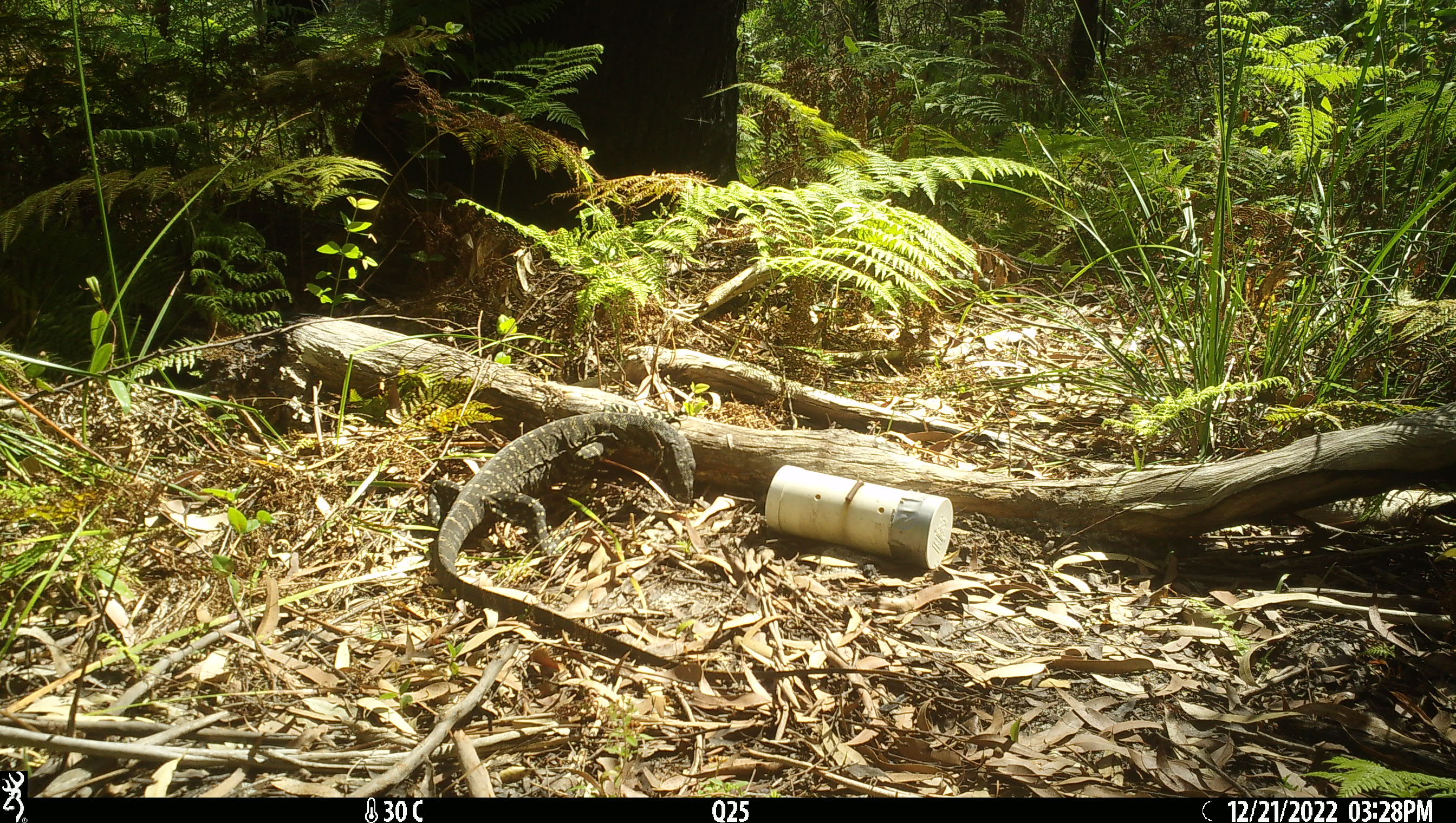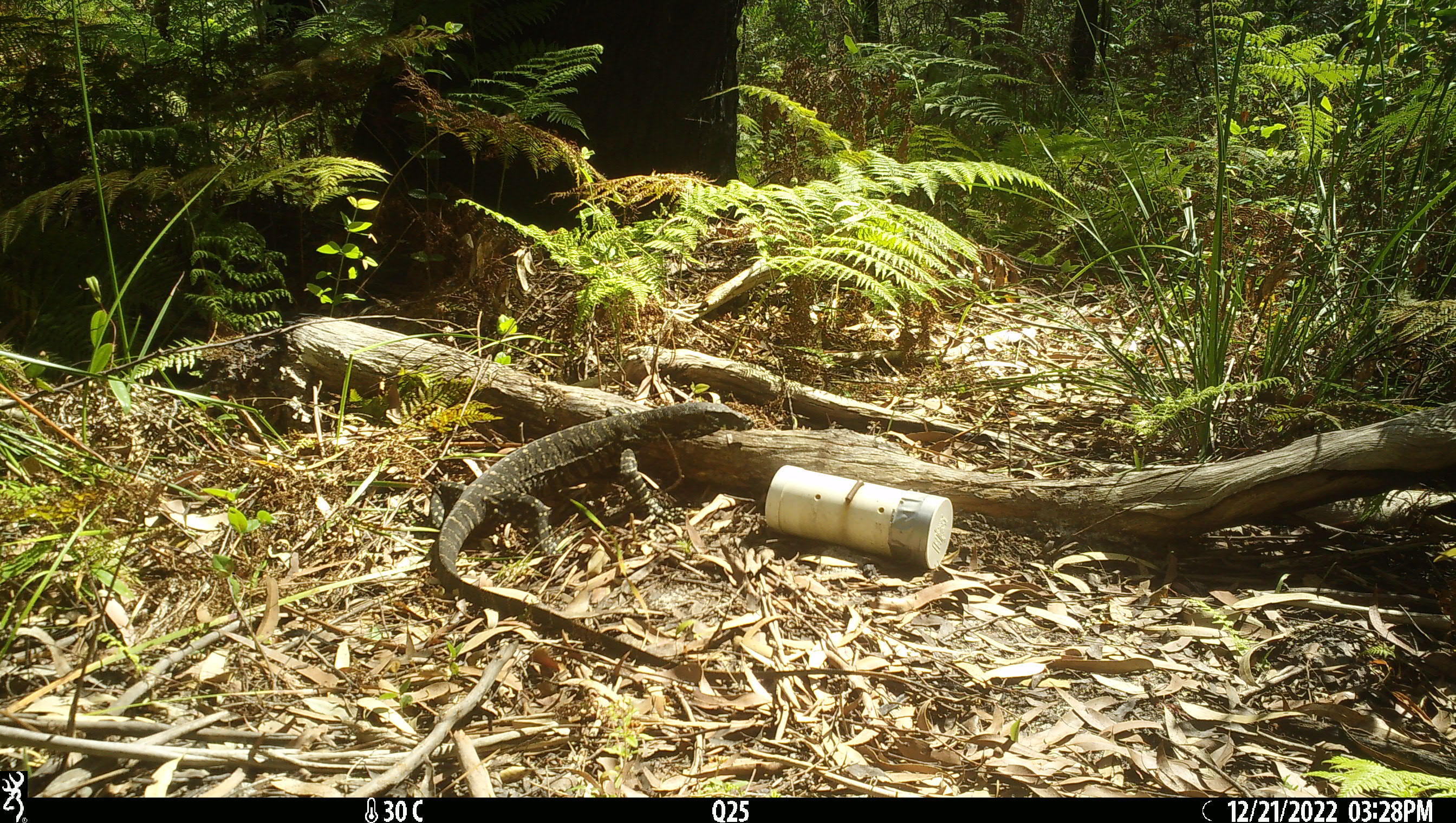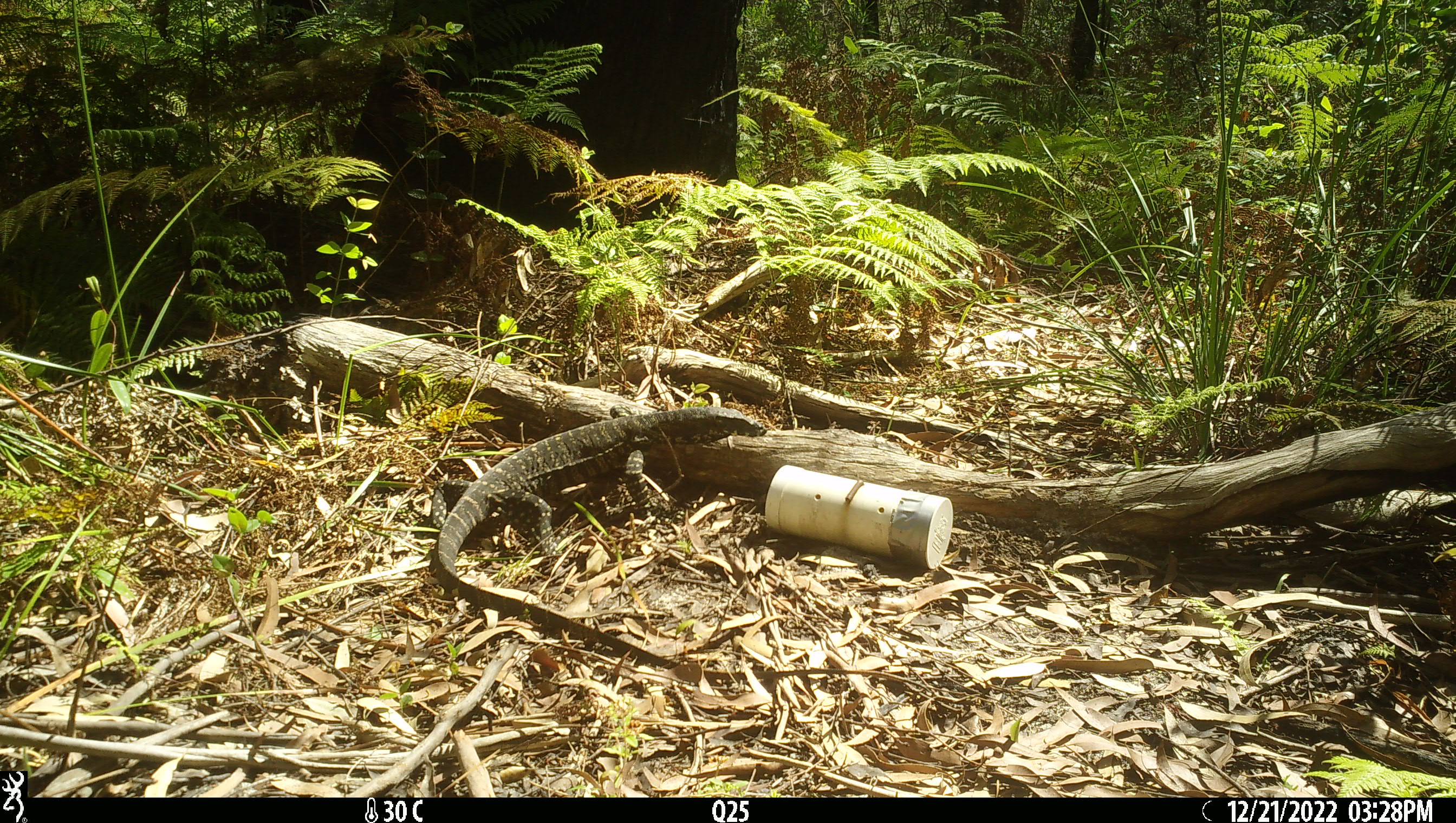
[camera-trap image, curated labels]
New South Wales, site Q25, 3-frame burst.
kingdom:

= = = = =

All of the material above is to be retyped verbatim, with its pictures omitted.

§ **RESPONSE**
[camera-trap image, curated labels]
New South Wales, site Q25, 3-frame burst.
kingdom:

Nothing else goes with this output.